The review points out other markets have been pressing ahead in the development of crypto-specific structures, such as the EU’s Markets in Crypto Assets proposals. It also stated that the UK must quickly revise its position in these matters before other tech hubs take over.
“A bespoke regime to protect crypto assets should be functional and technology neutral, in line the principles of the existing regulatory framework, as also the concept “same regulation, same risk”, while being tailored to the crypto asset-related risks.” the report states. “It should also be flexible enough to deal with future challenges — such as how Decentralised Finance (DeFi) should be regulated.”
In addition to these, the review recommended that Britain continue its participation in the Global Financial Innovation Network — a working group of national regulators — and to lead the way on crypto policy and regulation moving forward.
Decentralised finance is one sector that could be of benefit to the UK. better known as DeFi. DeFi apps are a part of a market that has grown from $1 billion to $40 billion in less than a year. Fintech around them is built on cryptocurrencyBlockchains could be the key to sustainable growth as technology continues its transformation of the financial landscape.
The rise and fall of the IPO.
Public listings are also a key tool to generate financial stability. Boris Johnson, Prime Minister, has already reportedly met with executives from Deliveroo, Revolutto convince them to list on London Stock Exchange.
The recent report again suggests that public investors should be allowed to hold fewer shares, in order to prevent diluting the stock market. early backersFintech startups – and “golden shares” or dual-class share arrangements that could allow founders more control over their companies and keep them safe from hostile takeovers.
The call for a listing reform in London may have come at the right time as companies like Deliveroo and Wise are all expected to launch in 2021. Revolut, OakNorth, Checkout.com and other firms have also found themselves. in the midst of IPOAs a result, speculation has increased as the valuations of financial and tech companies have grown in the wake o the Covid-19 pandemic.
This move may attract significant investor interest to London. Many IPOs today focus on institutional investors. However, there are companies that allow individuals to participate first public offerings that would otherwise not be possible. Freedom Holding Corp., a NasDaq listed company has a platform called Freedom24. individuals can apply to participate in the IPOs of their choice — albeit at a financial threshold of at least $2,000.
Fidelity, for example, is a more traditional organisation. also offer general public participation — however, only at the much higher threshold of $100,000 to $500,000 in household assets.

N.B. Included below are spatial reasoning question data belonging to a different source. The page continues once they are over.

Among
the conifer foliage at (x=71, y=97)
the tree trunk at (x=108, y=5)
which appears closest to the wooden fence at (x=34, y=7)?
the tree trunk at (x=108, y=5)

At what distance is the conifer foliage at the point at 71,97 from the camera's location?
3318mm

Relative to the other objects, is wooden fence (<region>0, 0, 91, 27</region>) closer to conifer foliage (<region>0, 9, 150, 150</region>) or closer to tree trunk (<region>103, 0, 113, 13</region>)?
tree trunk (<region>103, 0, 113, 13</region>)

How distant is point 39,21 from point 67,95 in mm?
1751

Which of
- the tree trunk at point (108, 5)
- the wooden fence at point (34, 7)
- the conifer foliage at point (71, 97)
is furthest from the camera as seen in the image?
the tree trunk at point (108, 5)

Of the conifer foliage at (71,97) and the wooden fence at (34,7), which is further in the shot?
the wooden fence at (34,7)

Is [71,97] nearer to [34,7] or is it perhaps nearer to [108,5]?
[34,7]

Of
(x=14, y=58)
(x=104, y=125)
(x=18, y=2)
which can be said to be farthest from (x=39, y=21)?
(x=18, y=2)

Another traditional platform is TD Ameritrade. This platform, owned by Charles Schwab Corporation(SCHW), allows for IPO participation. selected account holders. However, the threshold is very high. You must have a minimum account value of $250,000 and have completed at least 30 trades in the past 3 months in order to be eligible to participate in IPOs.
These are the real value London-listed IPOsThis could be found in the UK’s plan to increase its appeal as a financial technology haven following Brexit. With a growing interest in financial technology and more accommodating regulations 2021 is expected to be a landmark year in the fight to keep talent away from these shores for the EU.